Koester collaborated with recent graduate of the Design and Planning program at the College of Architecture and Planning, Sig Langegger (currently assistant professor of Geography at Akita International University in Japan). Their research was interdisciplinary and innovative. They conducted fieldwork, interviews and analysis as a team—a strategy that enabled them to merge their disciplinary perspectives and engage in an immediate and on-going process.
Denver’s camping ban prohibits anyone from “residing or dwelling in any place with shelter, and conducting activities of daily living such as eating, sleeping or the storage of personal possessions in such place.” The term shelter includes, without limitation, any tent, tarpaulin, lean to, sleeping bag, bed roll, blankets, or any form of cover or protection from the elements other than clothing.
“If fully enforced, the ban would eliminate all publicly accessible spaces homeless people use to sleep, eat or even rest in the city,” Koester said. “Importantly, the camping ban is only one of several of such policing ‘tools.’ Others include a ‘Sit and Lie’ ordinance that prohibits resting on sidewalks on Denver’s 16th Street Mall and an ordinance that allows certain people to be effectively banished from specific public spaces.
“We discovered that enforcement of Denver’s camping ban is not simply left to the police, but is inappropriately shared by divisions of city governance including Parks and Recreation, Public Works, RTD, private security firms and even private citizens. The ban denies the homeless of any semblance of stability and normalcy in their lives. To abide by the ban’s dictates, homeless people must be in motion constantly. Forced and continual mobility disrupts health and hygiene routines. This magnifies the stigma of being homeless, depriving people of an anonymity they often previously enjoyed in Denver’s public spaces. The ban displaced people from communities and spaces wherein they felt safe enough to sleep. Homeless women reported that one of their responses to the loss of a safe “camp” was to use methamphetamine so that they could stay awake at night to lessen their risk of assault.”

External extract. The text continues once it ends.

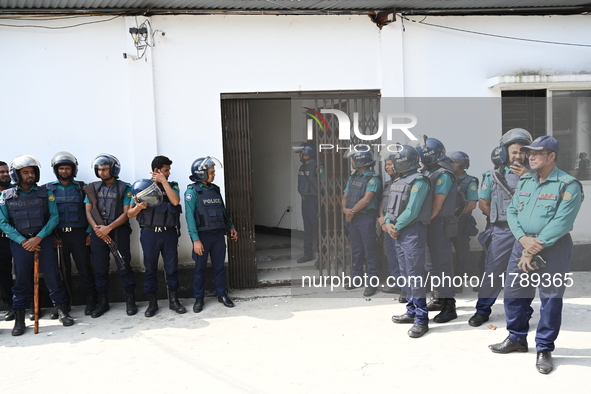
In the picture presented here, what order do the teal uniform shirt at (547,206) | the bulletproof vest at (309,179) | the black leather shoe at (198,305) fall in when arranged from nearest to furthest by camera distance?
1. the teal uniform shirt at (547,206)
2. the black leather shoe at (198,305)
3. the bulletproof vest at (309,179)

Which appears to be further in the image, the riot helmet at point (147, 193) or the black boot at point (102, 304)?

According to the researchers, the ordinance’s emphasis on camping is a kind of “symbolic violence that negates homeless people’s attempts to maintain a degree of stability, a sense of home and ultimately human dignity. The homeless people we got to know put a great deal of effort into constructing and maintaining their camps. Within a moral economy of property, others recognized their right to use these otherwise vacant spaces along with their right to exclude others from these ‘homes.’ Notably, these rights were recognized outside of homeless communities: some homeless people reported that they had been able to negotiate places to stay with private property owners, and that city employees charged with clearing areas along the Platte River or Cherry Creek would on occasion, overlook it, or provide camp residents with advanced warning of evictions.”
Koester and Langegger recently presented their findings at the International Sociological Association Conference in Yokohama Japan, and at the Association of American Geographer’s meeting in Tampa, Fla. Manuscripts based on their research have been accepted for publication.